▶ [EXERCISE REQUIREMENTS] Copy the rows from the line containing "In the shot, how" through the line containing "Answer: point (228, 185)", both included, repeating them without any change.

_____

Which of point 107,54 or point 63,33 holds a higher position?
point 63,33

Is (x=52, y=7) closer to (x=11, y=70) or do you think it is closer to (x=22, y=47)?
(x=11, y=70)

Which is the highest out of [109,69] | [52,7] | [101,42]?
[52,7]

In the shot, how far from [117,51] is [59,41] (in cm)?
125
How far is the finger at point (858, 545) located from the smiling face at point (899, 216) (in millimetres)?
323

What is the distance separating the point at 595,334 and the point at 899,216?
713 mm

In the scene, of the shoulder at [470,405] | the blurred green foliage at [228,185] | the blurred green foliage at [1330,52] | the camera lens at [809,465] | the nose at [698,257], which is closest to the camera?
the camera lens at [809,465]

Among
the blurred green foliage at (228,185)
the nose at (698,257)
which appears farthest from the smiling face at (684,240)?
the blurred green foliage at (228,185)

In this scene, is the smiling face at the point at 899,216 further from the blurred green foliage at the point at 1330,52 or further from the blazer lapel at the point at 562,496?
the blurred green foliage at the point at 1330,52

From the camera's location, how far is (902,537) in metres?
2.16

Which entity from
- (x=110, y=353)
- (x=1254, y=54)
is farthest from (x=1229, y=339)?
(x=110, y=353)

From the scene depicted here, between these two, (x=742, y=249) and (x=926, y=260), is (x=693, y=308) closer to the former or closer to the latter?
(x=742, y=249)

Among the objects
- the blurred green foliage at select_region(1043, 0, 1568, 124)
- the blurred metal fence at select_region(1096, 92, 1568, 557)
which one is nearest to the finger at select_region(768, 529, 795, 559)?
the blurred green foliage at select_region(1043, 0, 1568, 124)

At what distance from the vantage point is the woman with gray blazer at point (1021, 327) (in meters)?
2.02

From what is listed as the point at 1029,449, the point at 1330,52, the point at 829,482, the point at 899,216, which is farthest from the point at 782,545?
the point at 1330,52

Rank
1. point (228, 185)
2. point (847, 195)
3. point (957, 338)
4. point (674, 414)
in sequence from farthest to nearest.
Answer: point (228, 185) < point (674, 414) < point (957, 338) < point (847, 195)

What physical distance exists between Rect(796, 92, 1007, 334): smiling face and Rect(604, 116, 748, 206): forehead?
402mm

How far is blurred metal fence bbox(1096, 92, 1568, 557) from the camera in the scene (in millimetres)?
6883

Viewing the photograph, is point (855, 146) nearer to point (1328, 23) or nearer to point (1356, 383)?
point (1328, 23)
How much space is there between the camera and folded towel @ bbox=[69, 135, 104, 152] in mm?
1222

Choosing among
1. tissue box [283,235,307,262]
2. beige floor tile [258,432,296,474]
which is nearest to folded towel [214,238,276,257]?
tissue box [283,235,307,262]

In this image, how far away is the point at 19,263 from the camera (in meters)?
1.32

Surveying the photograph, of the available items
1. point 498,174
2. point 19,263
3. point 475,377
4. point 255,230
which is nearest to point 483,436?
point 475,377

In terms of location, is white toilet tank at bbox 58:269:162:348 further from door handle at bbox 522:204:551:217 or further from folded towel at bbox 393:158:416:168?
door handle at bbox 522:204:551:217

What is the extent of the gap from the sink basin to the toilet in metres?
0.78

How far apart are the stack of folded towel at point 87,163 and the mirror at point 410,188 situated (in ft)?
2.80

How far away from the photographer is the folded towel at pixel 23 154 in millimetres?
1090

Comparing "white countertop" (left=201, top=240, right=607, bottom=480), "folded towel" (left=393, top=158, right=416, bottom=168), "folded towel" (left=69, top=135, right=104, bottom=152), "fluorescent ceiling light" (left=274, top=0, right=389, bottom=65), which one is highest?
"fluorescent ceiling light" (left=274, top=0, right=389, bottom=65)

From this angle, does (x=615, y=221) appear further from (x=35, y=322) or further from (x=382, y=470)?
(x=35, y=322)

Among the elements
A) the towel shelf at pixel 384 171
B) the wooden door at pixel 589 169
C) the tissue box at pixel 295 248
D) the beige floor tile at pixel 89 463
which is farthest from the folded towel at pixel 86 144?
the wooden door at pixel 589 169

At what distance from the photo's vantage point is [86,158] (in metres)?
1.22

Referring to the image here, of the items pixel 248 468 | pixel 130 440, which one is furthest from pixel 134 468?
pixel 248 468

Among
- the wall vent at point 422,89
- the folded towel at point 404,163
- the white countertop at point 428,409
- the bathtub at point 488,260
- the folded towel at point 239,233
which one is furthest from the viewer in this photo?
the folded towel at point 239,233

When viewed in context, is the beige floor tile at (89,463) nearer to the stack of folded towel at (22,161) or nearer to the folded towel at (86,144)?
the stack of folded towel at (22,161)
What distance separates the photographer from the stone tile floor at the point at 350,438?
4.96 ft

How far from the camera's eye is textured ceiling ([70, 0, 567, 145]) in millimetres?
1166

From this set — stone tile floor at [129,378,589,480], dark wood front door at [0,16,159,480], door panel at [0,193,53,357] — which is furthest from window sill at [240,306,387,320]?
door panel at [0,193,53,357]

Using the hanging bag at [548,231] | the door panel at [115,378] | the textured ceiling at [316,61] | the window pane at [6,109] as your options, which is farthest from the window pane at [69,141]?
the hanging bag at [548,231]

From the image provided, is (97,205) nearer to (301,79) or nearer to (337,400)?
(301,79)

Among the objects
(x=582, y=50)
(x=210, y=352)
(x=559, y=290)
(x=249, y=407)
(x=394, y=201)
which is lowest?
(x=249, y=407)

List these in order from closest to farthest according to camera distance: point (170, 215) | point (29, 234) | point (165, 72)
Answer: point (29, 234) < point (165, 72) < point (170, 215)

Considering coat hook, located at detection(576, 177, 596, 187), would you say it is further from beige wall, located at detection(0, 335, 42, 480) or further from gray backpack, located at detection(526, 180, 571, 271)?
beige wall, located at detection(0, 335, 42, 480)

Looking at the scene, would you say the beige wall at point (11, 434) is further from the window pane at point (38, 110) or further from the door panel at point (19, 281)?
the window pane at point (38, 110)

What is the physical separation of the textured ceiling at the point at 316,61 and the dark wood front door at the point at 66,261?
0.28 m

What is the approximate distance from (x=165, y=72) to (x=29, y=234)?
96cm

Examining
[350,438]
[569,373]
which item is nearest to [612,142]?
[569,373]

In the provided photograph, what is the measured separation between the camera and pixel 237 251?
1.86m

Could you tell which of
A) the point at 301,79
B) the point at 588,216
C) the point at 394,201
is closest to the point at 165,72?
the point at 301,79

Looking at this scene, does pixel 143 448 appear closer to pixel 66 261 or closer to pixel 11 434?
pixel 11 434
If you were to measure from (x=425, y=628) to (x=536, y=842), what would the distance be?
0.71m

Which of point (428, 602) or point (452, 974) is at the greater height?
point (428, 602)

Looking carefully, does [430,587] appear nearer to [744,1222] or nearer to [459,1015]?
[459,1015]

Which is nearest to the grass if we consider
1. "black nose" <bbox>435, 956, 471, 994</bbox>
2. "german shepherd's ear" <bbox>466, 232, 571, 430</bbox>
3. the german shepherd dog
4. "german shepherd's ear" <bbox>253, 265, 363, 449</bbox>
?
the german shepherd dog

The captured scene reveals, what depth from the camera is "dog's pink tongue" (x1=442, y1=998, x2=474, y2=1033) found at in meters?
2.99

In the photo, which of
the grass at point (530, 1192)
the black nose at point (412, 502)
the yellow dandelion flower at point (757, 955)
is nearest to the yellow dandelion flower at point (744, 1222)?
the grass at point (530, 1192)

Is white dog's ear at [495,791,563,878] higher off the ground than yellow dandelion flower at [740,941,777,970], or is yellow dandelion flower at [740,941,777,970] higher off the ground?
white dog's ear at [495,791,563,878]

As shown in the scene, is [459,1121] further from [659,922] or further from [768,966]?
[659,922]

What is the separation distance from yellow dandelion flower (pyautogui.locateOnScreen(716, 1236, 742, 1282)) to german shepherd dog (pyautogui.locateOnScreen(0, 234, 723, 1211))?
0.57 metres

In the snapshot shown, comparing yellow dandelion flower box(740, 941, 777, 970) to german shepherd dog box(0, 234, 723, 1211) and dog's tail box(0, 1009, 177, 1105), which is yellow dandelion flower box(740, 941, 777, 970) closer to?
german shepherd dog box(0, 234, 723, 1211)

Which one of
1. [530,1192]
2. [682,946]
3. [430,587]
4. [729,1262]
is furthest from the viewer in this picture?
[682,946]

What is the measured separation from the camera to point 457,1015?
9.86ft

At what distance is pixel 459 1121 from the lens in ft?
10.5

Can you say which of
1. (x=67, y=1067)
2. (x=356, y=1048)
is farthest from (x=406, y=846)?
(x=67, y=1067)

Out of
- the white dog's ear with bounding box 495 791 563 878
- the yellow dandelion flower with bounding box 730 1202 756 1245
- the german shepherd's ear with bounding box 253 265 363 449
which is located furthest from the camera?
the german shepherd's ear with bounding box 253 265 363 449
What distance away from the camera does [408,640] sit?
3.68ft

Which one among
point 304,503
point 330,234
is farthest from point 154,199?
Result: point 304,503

_____

▶ [RESPONSE TO THE TASK]
In the shot, how far from [117,51] is [59,41] (in cm)?
125
How far is the finger at point (858, 545) located from the smiling face at point (899, 216) (in millimetres)?
323

What is the distance separating the point at 595,334 and the point at 899,216?
713 mm

In the scene, of the shoulder at [470,405] | the blurred green foliage at [228,185] | the blurred green foliage at [1330,52] | the camera lens at [809,465] | the nose at [698,257], which is closest to the camera?
the camera lens at [809,465]

Among
the blurred green foliage at (228,185)
the nose at (698,257)
which appears farthest from the smiling face at (684,240)?
the blurred green foliage at (228,185)

In this scene, is the smiling face at the point at 899,216 further from the blurred green foliage at the point at 1330,52 or further from the blazer lapel at the point at 562,496?
the blurred green foliage at the point at 1330,52

From the camera's location, how far is (902,537) in metres?
2.16

Which entity from
- (x=110, y=353)
- (x=1254, y=54)
is farthest from (x=1229, y=339)?
(x=110, y=353)

From the scene depicted here, between these two, (x=742, y=249) and (x=926, y=260), is (x=693, y=308) closer to the former or closer to the latter?
(x=742, y=249)

Among the objects
- the blurred green foliage at select_region(1043, 0, 1568, 124)
- the blurred metal fence at select_region(1096, 92, 1568, 557)
which one is nearest to the finger at select_region(768, 529, 795, 559)?
the blurred green foliage at select_region(1043, 0, 1568, 124)

At what distance from the vantage point is the woman with gray blazer at point (1021, 327) (in meters)?
2.02

From what is listed as the point at 1029,449, the point at 1330,52, the point at 829,482, the point at 899,216, which is farthest from the point at 782,545?
the point at 1330,52

Rank
1. point (228, 185)
2. point (847, 195)
3. point (957, 338)
4. point (674, 414)
in sequence from farthest to nearest.
Answer: point (228, 185) < point (674, 414) < point (957, 338) < point (847, 195)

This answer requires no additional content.